A louca vida do médico Dorian Paskowitz: um trailer e 25 anos na estrada com a família
Por 25 anos, Doc Paskiwitz, sua mulher e os nove filhos viveram em um motor home de 8 m, correndo atrás de ondas perfeitas e comunhão familair. Eles brigaram, passaram fome, não se adequaram ao "mundo real" - mas sobreviveram para contar sua história no cinema
A história do surf está repleta de outsiders que decidiram abandonar o conforto material, cair na estrada por anos a fio e viver de pegar ondas. Mas o caso do americano Dorian “Doc” Paskowitz é único. Ele fez tudo o que foi descrito acima. E ainda carregou consigo a família e a casa. Por família, entenda-se a mulher, Juliette, e os nove fi lhos (oito homens e uma mulher). E, por casa, um motor home com 8 m de comprimento. Ao longo de 25 anos, a chamada “Primeira-família do Surf” cruzou os Estados Unidos, o México e o Havaí, vivendo quase sempre no aperto, e não apenas no sentido literal; em vários momentos, eles sofreram com a falta de comida, água, dinheiro e roupas quentes.

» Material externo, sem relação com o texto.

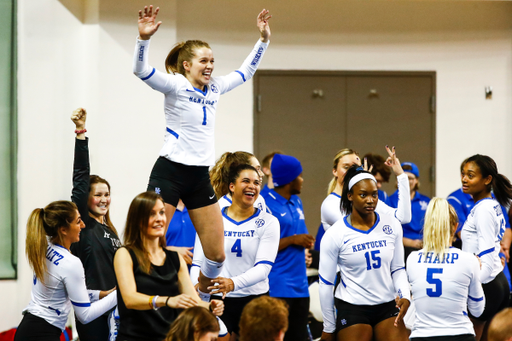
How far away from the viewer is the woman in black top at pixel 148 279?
264 cm

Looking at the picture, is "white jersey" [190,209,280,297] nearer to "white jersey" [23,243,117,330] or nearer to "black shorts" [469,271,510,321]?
"white jersey" [23,243,117,330]

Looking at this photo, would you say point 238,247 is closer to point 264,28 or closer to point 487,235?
point 264,28

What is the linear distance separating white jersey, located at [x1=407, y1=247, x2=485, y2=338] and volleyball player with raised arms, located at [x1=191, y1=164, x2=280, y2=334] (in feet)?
3.09

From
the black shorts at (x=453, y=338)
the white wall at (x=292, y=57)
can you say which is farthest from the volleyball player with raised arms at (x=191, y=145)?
the white wall at (x=292, y=57)

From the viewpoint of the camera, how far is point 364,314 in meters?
3.51

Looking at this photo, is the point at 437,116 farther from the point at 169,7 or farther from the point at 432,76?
the point at 169,7

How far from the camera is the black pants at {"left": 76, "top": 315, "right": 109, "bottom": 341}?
11.9 ft

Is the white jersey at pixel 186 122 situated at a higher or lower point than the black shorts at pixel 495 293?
higher

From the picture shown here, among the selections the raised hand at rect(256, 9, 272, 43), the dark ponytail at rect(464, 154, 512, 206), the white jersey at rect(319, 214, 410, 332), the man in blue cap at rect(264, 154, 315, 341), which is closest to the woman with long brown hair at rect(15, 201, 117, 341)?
the white jersey at rect(319, 214, 410, 332)

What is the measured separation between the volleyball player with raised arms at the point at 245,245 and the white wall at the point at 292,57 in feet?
10.1

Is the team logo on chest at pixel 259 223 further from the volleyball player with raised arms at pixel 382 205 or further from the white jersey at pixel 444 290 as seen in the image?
the white jersey at pixel 444 290

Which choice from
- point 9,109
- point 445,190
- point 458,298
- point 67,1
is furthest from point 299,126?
point 458,298

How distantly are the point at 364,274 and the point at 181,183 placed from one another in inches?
47.7

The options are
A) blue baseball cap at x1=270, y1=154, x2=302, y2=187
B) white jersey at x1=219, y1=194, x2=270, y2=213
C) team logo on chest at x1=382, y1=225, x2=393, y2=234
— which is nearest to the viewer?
team logo on chest at x1=382, y1=225, x2=393, y2=234
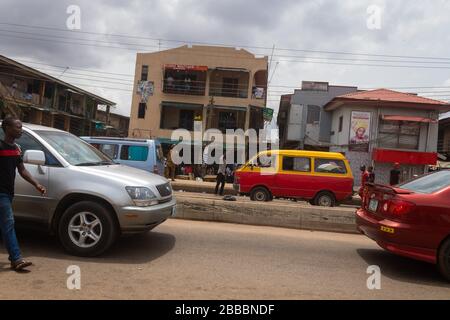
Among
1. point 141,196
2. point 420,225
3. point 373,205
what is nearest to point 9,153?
point 141,196

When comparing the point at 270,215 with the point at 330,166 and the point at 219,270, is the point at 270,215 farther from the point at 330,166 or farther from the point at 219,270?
the point at 330,166

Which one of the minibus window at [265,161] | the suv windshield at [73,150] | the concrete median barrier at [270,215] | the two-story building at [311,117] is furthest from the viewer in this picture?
the two-story building at [311,117]

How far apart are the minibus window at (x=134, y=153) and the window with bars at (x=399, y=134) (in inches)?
770

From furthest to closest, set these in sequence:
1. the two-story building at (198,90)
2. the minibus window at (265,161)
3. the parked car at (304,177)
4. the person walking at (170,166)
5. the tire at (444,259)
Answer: the two-story building at (198,90) → the person walking at (170,166) → the minibus window at (265,161) → the parked car at (304,177) → the tire at (444,259)

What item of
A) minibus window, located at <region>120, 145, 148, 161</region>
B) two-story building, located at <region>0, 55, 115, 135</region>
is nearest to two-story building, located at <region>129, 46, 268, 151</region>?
two-story building, located at <region>0, 55, 115, 135</region>

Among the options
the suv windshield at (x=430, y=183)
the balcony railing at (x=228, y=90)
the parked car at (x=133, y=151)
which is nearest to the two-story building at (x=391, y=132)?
the balcony railing at (x=228, y=90)

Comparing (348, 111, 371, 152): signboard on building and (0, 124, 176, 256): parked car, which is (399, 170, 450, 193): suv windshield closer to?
(0, 124, 176, 256): parked car

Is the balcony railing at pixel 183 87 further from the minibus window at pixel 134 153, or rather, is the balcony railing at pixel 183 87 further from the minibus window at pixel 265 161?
the minibus window at pixel 134 153

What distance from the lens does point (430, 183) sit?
610cm

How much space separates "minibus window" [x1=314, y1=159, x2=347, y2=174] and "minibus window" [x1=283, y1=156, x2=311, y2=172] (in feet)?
1.01

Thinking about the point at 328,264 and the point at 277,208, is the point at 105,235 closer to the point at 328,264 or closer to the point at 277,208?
the point at 328,264

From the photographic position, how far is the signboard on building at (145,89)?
3912 cm

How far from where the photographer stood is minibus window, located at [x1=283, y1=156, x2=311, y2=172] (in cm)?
1505

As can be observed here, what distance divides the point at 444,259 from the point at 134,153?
10416mm
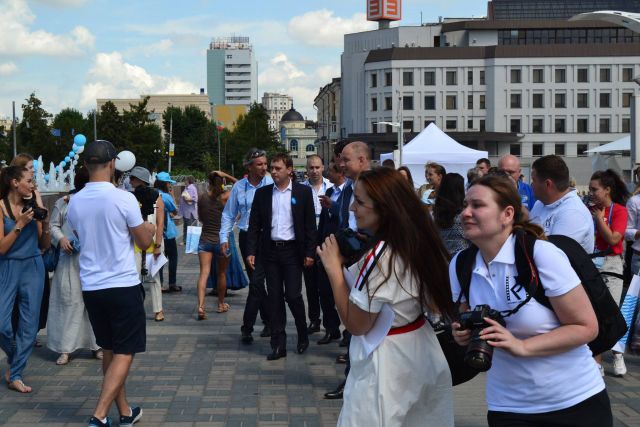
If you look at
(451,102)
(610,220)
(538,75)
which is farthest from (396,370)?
(451,102)

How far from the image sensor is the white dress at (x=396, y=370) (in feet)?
12.0

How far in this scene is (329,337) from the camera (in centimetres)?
938

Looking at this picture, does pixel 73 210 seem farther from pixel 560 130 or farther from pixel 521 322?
pixel 560 130

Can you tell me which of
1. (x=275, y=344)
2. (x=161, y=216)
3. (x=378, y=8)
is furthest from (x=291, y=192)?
(x=378, y=8)

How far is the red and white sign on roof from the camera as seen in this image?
120938 millimetres

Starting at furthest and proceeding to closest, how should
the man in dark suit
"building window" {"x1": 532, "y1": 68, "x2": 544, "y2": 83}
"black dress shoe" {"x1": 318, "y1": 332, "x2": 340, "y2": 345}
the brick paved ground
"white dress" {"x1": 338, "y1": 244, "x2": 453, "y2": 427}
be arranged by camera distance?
"building window" {"x1": 532, "y1": 68, "x2": 544, "y2": 83} → "black dress shoe" {"x1": 318, "y1": 332, "x2": 340, "y2": 345} → the man in dark suit → the brick paved ground → "white dress" {"x1": 338, "y1": 244, "x2": 453, "y2": 427}

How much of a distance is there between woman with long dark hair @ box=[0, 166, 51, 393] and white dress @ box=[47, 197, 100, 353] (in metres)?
0.95

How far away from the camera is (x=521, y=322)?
10.6ft

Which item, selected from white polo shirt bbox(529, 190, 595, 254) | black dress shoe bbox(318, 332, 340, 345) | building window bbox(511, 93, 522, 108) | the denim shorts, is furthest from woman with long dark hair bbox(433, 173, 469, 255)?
building window bbox(511, 93, 522, 108)

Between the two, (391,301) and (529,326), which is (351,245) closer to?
(391,301)

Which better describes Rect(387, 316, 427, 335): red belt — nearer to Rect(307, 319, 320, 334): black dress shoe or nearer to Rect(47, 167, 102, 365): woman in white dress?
Rect(47, 167, 102, 365): woman in white dress

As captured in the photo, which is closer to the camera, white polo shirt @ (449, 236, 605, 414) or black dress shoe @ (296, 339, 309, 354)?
white polo shirt @ (449, 236, 605, 414)

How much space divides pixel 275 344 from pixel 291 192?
4.63 feet

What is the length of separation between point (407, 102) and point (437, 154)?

Paradoxo ambulante entre o espírito individualista do surf e a índole gregária de patriarca judeu, Doc tem sua incrível aventura contada no documentário Surfwise, de Doug Pray. Presente em várias listas dos melhores filmes do ano passado (mas ainda não comprado para o Brasil), a produção conquistou um séquito de fãs – entre os quais Doc não se inclui.
Nada contra o documentário (co-produzido por Jonathan Paskowitz, um de seus fi lhos). Ele simplesmente se recusa a acompanhar qualquer exibição. “Eu dediquei quase toda minha vida ao surf. Comecei com 11 anos e continuo surfando aos 87. Conheci os maiores surfistas de todos os tempos, de Duke Kahanamoku a Kelly Slater. Eu me sinto pequeno em comparação a eles, e acho que não mereço um filme. Juliette e meus filhos me convenceram a participar, mas não pretendo vê-lo”, explica Doc, por telefone, de sua casa em Waikiki, no Havaí, onde sossegou há dez anos.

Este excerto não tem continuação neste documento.